# Looking for travel rod and reel



## gitterdone81 (Sep 3, 2009)

Saw this on Amazon, good reviews but some may have been paid for.

Plusinno TM Spin Spinning Rod and Reel Combos Carbon Telescopic Fishing Rod with Reel Combo Sea Saltwater Freshwater Kit Fishing Rod Kit (2.1M 6.89Ft) https://www.amazon.com/dp/B00YOW1U2M/ref=cm_sw_r_awd_NMEIwbY9AVMK8

Looking for something budget friendly. Other consideration is the quantum graphite combo. Open for suggestions. Will be doing a 40 mile backpacking trip in the uintas this summer.

Thanks
Rick


----------



## Antler&fish (Dec 25, 2015)

I would find a decent telescoping rod and then find a good reel to go on it. I have yet to see a great combo. Usually something is lacking. Have a blast on your 40 mile hike this summer and remember to take the tabasco sauce!


----------



## Jedidiah (Oct 10, 2014)

www.emmrod.com.....I do not own one but I am looking to buy one soon. I'll let you know how it goes if it's any good.


----------



## DallanC (Jan 13, 2009)

Buy a ice fishing rod on closeout this spring for $10. keep that under the seat of your truck. They work great on brushy streams where longer rods always seem to tangle.


-DallanC


----------



## Dunkem (May 8, 2012)

Ronco pocket fisherman:mrgreen:


----------



## DallanC (Jan 13, 2009)

Dunkem said:


> Ronco pocket fisherman:mrgreen:


Lol, how about a Rocket Rod??? :mrgreen:






-DallanC


----------



## Dunkem (May 8, 2012)

DallanC said:


> Lol, how about a Rocket Rod??? :mrgreen:
> 
> 
> 
> ...


 That's pretty cool:!:


----------



## Critter (Mar 20, 2010)

I've been using a Cabela's extendable rod for years now. It collapses down to about 18" and is about 6' long. It works great in small streams to big lakes. It fits behind or under a truck seat. Just attach a reel that you like and you are ready to go.

It is similar to this Shakespeare one. It doesn't look like Cabela's list theirs any more.


----------



## gitterdone81 (Sep 3, 2009)

Thanks all for the feedback.

If I don't get a combo - do you have a reel recommendation for $50 or less?

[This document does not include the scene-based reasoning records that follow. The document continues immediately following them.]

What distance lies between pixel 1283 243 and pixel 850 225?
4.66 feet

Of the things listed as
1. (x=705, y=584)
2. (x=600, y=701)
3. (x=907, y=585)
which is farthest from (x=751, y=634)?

Also how do Ice rods cast - my guess is 75%+ of time will be lake fishing only 25% or so time for stream fishing.


----------



## Packout (Nov 20, 2007)

You have to ask yourself-- "Would I have more fun reeling in fish on a full size rod or a gadget mini-fishing rod?" A collapsible rod gives you the ease of packing it and the pleasure of fishing with it. I have a couple collapsibles that I use often. They are lightweight so I treat them with some care, but hundreds of decent sized fish have been played and caught on them.

The rod in your link looked decent, although the reel might be bigger than I'd like for a backpacking trip.

Quantum usually makes a decent rod--
http://www.sportsmanswarehouse.com/...d99999026204&gclid=CNnFup6_lcoCFcRgfgodwLUAUQ

I'd buy this rod on looks alone-- 
http://www.lightinthebox.com/1-8m-l...gclid=CO7xoLy_lcoCFUZcfgodTNoJNA#have_reviews


----------



## gitterdone81 (Sep 3, 2009)

I decided to get the Quantum telescopic - I decided I liked the look a little bit better than the Shakespeare.

For reel - I am looking at Okuma Avenger ABF Graphite Bait Feeder Reel (ABF 20)

"http://www.amazon.com/dp/B002P9VMG0/ref=wl_it_dp_o_pC_nS_ttl?_encoding=UTF8&colid=VA1J7DYNFDMP&coliid=I2XB8PBOD3K6RH&psc=1"

In this price range would you recommend something different? Do I have the right size? Primary use will be looking for trout in the Uintas (Red Castle/Kings Peak Area).

Thanks,
Rick


----------



## Bax* (Dec 14, 2008)

How bout a tenkara rod?

There are some pretty cool ones out there.


----------